Indoleamine 2,3-dioxygenase signatures





Description

Indoleamine 2,3-dioxygenase (EC 1.13.11.42) (IDO) [1] is an enzyme responsible for the conversion of tryptophan and other indole derivatives to kynurenines. In mammals, IDO is induced by interferon-γ (IFN-γ) and responsible for some of its anti-proliferative effects. The degradative action of IDO on tryptophan leads to cell death by starvation of this essential and relatively scarce amino acid. IDO is a heme-containing enzyme of about 400 amino acids.

Other proteins that are evolutionarily related to IDO are:

  • Myoglobin from the red muscle of the gastropods Nordotis madaka and Sulculus diversicolor [2]. These unusual globins lack enzymatic activity but have kept the heme group.
  • Yeast hypothetical protein YJR078w.

As a signature for the IDO family, we selected two conserved regions.

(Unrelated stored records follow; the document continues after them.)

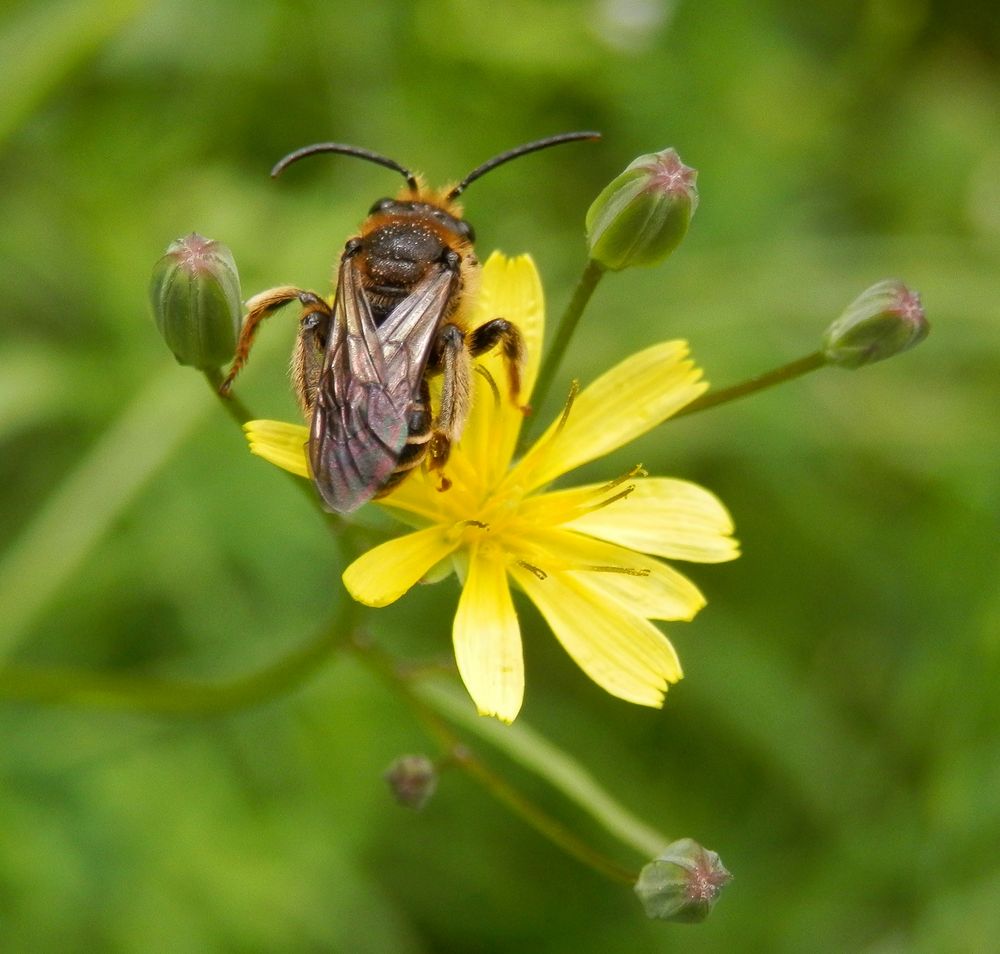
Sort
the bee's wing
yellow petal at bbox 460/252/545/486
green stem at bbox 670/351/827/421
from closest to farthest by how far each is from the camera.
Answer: the bee's wing → green stem at bbox 670/351/827/421 → yellow petal at bbox 460/252/545/486

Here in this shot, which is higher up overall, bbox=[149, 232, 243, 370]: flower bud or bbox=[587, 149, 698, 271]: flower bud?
bbox=[149, 232, 243, 370]: flower bud

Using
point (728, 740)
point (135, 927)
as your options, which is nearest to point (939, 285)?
point (728, 740)

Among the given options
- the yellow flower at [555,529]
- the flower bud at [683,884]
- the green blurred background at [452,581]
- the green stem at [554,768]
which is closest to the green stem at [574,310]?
the yellow flower at [555,529]

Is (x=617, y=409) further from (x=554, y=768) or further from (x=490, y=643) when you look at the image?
(x=554, y=768)

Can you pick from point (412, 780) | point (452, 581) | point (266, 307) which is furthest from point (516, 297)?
point (412, 780)

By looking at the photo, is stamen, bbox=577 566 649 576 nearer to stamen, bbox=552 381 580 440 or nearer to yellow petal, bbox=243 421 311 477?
stamen, bbox=552 381 580 440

The first is located in the central section and is rich in glycine and serine residues; the second is located in the second third of the sequence and contains a conserved histidine that could serve as a proximal ligand to the heme iron.

Last update:

May 2004 / Text revised.

Technical section

PROSITE methods (with tools and information) covered by this documentation:

IDO_1, PS00876; Indoleamine 2,3-dioxygenase signature 1  (PATTERN)

IDO_2, PS00877; Indoleamine 2,3-dioxygenase signature 2  (PATTERN)


References

1AuthorsTaylor M.W. Feng G.S.
TitleRelationship between interferon-gamma, indoleamine 2,3-dioxygenase, and tryptophan catabolism.
SourceFASEB J. 5:2516-2522(1991).
PubMed ID1907934

2AuthorsSuzuki T.
TitleAbalone myoglobins evolved from indoleamine dioxygenase: the cDNA-derived amino acid sequence of myoglobin from Nordotis madaka.
SourceJ. Protein Chem. 13:9-13(1994).